The authors present an ablation study comparing different training configurations against a base model and their proposed method. Results show that their method achieves the highest performance on both MRCR and GraphWalks, outperforming all individual agent-type variants and ablated versions. The full method demonstrates consistent improvements across both tasks, indicating that combining diverse trajectory types and retaining distractors enhances overall capability. The proposed method achieves the best performance on both MRCR and GraphWalks compared to all ablated variants. Training with individual agent types improves performance over the base model, but the full mixture outperforms all single-agent variants. Removing distractors negatively impacts MRCR performance, while it improves results on GraphWalks, suggesting task-specific benefits of distractors.
The authors evaluate their method against a base model on general capability benchmarks, showing improvements on most tasks with minimal degradation on others. Results indicate that the proposed approach enhances performance without introducing significant negative transfer, and the improvements are attributed to better reasoning rather than data leakage. The method achieves improvements on most general capability benchmarks while maintaining stability on others. The gains are attributed to improved reasoning rather than test-set leakage, as confirmed by semantic distribution analysis.

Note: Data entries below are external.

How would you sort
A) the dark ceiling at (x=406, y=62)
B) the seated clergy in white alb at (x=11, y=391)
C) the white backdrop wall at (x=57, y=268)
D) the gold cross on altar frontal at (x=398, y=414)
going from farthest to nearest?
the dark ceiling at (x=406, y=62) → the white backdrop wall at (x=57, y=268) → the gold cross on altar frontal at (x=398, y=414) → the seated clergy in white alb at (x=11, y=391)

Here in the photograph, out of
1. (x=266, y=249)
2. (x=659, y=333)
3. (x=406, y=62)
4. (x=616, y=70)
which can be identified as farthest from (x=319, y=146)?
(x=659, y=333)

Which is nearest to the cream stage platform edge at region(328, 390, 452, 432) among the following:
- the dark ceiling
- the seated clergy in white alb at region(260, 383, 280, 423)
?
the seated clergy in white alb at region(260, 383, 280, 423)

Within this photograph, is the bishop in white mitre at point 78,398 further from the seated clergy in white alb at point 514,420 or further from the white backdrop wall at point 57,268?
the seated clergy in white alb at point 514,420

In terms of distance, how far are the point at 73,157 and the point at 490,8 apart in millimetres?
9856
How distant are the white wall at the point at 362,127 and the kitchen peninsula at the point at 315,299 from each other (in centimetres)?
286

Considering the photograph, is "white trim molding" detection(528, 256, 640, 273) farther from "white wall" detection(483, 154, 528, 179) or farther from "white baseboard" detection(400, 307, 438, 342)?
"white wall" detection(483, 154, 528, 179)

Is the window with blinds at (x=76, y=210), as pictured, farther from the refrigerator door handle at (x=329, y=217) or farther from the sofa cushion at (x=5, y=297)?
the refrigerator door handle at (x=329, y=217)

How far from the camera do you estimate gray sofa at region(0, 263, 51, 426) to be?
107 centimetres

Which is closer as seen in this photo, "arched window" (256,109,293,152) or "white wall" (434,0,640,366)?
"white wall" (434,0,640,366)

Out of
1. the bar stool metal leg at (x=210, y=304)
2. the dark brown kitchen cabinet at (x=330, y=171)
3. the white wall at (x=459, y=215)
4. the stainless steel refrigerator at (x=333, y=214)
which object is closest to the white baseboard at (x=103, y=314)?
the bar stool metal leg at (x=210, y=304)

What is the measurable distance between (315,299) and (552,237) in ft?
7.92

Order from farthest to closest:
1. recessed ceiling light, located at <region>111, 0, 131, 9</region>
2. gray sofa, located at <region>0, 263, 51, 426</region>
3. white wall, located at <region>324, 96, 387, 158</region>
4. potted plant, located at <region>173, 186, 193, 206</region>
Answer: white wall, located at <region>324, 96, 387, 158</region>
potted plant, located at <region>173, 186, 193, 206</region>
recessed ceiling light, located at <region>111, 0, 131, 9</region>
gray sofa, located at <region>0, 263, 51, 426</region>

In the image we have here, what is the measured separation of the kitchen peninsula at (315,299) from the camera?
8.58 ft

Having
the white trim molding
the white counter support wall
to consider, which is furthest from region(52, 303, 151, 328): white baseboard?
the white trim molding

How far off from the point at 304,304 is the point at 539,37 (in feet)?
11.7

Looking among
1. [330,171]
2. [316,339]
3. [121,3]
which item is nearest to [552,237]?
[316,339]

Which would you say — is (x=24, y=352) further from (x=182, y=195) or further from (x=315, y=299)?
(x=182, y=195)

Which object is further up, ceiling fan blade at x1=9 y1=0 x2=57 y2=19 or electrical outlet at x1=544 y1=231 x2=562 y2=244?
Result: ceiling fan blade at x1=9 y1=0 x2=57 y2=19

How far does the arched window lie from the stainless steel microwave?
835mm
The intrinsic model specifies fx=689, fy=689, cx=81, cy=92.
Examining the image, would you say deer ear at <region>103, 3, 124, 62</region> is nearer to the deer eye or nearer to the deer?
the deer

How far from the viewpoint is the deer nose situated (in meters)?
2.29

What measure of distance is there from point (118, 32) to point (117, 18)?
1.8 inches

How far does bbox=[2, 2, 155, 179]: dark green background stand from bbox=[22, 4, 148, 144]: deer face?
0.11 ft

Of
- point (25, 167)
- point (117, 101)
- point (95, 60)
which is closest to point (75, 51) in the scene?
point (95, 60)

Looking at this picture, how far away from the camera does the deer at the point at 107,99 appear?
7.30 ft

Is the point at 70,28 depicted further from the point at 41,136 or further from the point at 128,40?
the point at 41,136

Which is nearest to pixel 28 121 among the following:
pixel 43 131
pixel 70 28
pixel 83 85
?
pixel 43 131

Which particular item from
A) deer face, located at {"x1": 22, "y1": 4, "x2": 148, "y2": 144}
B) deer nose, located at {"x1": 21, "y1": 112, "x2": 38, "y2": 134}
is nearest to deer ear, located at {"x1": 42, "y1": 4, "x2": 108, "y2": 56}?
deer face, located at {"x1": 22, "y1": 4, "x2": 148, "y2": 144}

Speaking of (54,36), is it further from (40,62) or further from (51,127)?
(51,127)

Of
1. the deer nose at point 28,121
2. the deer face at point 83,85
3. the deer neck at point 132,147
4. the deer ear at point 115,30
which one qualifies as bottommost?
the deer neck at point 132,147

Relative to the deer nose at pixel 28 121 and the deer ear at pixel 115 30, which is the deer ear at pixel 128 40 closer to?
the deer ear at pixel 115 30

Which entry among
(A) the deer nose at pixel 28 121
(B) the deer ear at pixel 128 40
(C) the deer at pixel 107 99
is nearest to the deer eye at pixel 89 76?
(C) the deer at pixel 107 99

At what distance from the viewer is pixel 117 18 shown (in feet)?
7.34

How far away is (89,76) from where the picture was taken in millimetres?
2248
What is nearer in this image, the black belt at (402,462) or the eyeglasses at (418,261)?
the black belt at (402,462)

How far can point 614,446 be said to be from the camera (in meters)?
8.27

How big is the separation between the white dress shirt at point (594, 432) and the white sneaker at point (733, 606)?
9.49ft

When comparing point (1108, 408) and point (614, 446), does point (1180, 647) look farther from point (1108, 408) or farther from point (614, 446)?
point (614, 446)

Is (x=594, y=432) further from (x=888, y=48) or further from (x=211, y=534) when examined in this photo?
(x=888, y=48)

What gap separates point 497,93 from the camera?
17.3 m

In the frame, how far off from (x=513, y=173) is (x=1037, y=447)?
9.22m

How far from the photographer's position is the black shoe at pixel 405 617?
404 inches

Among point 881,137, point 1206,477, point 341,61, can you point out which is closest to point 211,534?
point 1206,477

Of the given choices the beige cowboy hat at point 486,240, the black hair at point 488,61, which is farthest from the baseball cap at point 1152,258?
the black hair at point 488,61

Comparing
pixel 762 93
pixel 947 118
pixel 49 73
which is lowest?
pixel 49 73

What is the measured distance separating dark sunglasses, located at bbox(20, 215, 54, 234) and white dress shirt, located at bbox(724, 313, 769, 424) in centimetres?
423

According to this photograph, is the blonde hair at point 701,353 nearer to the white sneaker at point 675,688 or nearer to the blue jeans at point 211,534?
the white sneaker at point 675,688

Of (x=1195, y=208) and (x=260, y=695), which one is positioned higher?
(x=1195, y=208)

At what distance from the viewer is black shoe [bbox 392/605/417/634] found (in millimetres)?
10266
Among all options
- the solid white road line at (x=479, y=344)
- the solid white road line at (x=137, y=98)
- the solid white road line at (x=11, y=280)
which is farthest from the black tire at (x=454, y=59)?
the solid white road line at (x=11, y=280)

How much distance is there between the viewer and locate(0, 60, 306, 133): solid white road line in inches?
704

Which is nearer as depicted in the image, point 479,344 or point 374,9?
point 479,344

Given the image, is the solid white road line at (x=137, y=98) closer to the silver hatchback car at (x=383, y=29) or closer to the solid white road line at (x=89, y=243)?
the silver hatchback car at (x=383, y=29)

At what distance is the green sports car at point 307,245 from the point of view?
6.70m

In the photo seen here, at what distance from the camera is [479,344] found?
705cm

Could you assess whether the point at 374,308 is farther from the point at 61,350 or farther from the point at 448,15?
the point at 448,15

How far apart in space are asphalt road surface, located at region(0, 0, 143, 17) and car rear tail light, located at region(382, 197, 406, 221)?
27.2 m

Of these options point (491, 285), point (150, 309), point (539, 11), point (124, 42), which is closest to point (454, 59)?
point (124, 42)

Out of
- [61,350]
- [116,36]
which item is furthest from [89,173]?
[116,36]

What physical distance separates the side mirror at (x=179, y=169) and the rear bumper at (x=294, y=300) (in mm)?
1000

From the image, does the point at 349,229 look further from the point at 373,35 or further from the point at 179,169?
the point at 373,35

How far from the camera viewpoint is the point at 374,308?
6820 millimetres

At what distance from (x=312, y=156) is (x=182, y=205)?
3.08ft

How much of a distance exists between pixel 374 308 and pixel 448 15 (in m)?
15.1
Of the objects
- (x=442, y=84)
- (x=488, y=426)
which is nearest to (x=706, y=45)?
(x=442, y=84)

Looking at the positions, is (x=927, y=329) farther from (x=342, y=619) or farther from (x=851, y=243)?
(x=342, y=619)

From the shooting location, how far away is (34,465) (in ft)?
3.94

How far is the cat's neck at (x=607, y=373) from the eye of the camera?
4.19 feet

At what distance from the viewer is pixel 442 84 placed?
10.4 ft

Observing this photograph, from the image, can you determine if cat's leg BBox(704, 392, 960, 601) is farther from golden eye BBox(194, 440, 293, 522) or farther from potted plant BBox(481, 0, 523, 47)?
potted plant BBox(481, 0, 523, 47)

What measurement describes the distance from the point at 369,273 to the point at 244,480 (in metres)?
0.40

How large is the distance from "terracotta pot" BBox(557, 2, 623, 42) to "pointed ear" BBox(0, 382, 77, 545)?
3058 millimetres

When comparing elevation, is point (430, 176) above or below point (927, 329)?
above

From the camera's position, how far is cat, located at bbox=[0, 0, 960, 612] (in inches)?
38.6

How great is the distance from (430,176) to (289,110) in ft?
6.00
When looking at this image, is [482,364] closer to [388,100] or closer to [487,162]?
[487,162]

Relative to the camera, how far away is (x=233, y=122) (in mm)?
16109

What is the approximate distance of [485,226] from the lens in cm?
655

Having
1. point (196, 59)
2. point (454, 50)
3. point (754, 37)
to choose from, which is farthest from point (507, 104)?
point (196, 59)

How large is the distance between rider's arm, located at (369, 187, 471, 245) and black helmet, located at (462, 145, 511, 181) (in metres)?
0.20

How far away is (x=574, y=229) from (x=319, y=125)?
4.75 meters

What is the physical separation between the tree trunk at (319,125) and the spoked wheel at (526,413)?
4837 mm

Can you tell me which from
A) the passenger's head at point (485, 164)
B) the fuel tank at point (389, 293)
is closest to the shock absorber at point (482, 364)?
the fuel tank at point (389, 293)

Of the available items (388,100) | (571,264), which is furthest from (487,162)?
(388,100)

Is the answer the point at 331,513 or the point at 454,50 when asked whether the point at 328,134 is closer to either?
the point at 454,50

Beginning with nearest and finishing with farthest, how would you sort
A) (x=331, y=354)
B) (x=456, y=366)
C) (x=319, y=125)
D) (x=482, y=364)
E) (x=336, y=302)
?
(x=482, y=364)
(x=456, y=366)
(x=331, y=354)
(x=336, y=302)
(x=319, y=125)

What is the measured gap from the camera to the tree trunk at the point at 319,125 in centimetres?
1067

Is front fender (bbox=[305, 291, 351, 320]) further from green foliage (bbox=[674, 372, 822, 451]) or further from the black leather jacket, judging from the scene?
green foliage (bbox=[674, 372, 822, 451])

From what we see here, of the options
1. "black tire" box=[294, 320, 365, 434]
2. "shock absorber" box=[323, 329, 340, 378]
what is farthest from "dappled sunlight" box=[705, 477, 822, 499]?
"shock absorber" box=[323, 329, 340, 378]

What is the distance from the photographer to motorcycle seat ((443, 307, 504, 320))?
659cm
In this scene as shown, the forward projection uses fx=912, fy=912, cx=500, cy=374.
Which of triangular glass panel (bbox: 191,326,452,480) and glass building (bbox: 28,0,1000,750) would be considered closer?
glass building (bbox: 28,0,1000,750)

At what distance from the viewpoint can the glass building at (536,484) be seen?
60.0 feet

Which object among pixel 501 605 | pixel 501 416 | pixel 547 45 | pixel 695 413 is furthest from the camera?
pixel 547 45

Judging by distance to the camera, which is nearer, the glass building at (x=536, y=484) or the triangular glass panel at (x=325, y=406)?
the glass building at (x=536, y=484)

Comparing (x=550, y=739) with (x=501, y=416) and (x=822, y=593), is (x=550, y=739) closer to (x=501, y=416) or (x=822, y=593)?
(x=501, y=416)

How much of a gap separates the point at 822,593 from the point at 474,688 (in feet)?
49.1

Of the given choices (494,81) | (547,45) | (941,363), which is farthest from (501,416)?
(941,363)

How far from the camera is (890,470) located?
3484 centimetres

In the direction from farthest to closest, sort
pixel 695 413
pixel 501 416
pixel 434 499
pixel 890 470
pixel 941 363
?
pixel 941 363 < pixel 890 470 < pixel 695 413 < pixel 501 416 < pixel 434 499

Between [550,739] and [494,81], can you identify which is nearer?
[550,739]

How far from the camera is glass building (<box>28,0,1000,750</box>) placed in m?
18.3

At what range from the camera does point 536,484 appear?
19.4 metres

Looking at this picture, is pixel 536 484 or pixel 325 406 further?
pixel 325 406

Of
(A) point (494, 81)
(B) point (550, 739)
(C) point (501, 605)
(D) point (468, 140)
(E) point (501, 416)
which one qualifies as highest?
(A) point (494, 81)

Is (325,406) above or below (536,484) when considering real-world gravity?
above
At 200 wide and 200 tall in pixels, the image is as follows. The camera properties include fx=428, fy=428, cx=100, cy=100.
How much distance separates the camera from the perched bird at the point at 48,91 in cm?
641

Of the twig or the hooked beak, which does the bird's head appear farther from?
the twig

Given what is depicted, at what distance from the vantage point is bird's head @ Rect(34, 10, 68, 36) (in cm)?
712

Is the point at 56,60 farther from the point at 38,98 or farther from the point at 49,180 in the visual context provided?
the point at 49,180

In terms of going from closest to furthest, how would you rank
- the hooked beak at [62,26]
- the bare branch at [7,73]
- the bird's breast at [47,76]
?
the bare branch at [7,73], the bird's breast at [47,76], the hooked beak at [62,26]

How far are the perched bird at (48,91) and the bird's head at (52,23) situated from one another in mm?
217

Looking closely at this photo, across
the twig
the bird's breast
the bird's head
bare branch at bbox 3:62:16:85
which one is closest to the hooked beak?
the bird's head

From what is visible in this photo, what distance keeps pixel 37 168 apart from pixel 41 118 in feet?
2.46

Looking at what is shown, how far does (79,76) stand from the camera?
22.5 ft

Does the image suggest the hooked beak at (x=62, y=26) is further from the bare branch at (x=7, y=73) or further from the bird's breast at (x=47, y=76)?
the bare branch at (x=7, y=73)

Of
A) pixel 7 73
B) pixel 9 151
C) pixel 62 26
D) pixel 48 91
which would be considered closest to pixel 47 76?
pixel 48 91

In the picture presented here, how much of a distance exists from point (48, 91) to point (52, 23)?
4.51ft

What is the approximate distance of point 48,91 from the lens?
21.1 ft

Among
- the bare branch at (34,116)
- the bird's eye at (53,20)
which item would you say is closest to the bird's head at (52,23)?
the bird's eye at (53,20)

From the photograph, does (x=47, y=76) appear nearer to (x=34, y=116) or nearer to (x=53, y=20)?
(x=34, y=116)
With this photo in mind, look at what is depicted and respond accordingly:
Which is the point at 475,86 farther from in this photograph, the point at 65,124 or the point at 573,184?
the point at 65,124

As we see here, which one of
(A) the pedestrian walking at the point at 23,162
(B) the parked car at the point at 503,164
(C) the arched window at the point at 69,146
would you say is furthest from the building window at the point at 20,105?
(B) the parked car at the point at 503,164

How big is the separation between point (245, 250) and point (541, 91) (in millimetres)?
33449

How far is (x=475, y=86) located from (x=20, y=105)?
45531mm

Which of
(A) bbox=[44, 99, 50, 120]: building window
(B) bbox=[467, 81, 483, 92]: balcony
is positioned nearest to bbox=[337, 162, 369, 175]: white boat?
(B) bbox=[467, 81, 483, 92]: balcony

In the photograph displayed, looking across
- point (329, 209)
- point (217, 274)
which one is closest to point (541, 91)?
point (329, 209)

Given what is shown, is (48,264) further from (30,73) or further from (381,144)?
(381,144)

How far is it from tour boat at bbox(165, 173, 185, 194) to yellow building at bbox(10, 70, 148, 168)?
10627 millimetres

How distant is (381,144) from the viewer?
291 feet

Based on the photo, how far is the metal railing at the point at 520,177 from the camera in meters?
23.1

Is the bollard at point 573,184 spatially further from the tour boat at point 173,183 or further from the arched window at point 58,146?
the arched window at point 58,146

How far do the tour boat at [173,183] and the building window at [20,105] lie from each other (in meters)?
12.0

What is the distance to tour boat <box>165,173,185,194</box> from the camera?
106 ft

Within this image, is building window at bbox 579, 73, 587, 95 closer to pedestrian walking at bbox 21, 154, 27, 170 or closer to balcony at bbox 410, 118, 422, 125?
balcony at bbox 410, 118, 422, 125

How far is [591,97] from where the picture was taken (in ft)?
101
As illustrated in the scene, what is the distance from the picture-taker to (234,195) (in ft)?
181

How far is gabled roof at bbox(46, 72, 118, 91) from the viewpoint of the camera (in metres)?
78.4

The approach does not introduce noticeable degradation to general abilities, indicating effective preservation of baseline capabilities.
The authors compare their method with existing long-context post-training approaches, showing that their model achieves competitive performance on MRCR and GraphWalks. Results indicate that their approach outperforms several baselines, particularly in terms of long-context reasoning capabilities, while maintaining general capability preservation. The proposed method achieves higher performance on MRCR and GraphWalks compared to several existing long-context post-training methods. The model surpasses QwenLong-L1.5-30B and other LongRLVR variants in both MRCR and GraphWalks evaluations. The results demonstrate that the approach maintains strong long-context reasoning abilities while improving on key benchmarks.
The authors compare their method, Qwen3-30B-A3B-Thinking + ACC, against several strong baselines on two tasks, MRCR and GraphWalks. Results show that their method achieves substantial improvements over the base model and outperforms all listed baselines on both tasks, with particularly large gains on MRCR and a significant overall improvement on GraphWalks. the method achieves the highest performance on both MRCR and GraphWalks compared to all listed baselines. The model shows the largest improvement on MRCR, with a significant boost in the 2-needle and 4-needle subtasks. On GraphWalks, the model achieves a substantial overall improvement, with notable gains in both Parents and BFS subtasks.
The proposed ACC method is evaluated against base models, strong baselines, ablated variants, and existing long-context approaches across general capability benchmarks and long-context reasoning tasks. The experiments validate that combining diverse training trajectories and retaining distractors consistently yields superior performance while preserving baseline capabilities. Analysis confirms that these gains stem from enhanced reasoning rather than data leakage, demonstrating the method's robustness across different configurations. Ultimately, the approach establishes a reliable framework for advancing long-context understanding without compromising general model competencies.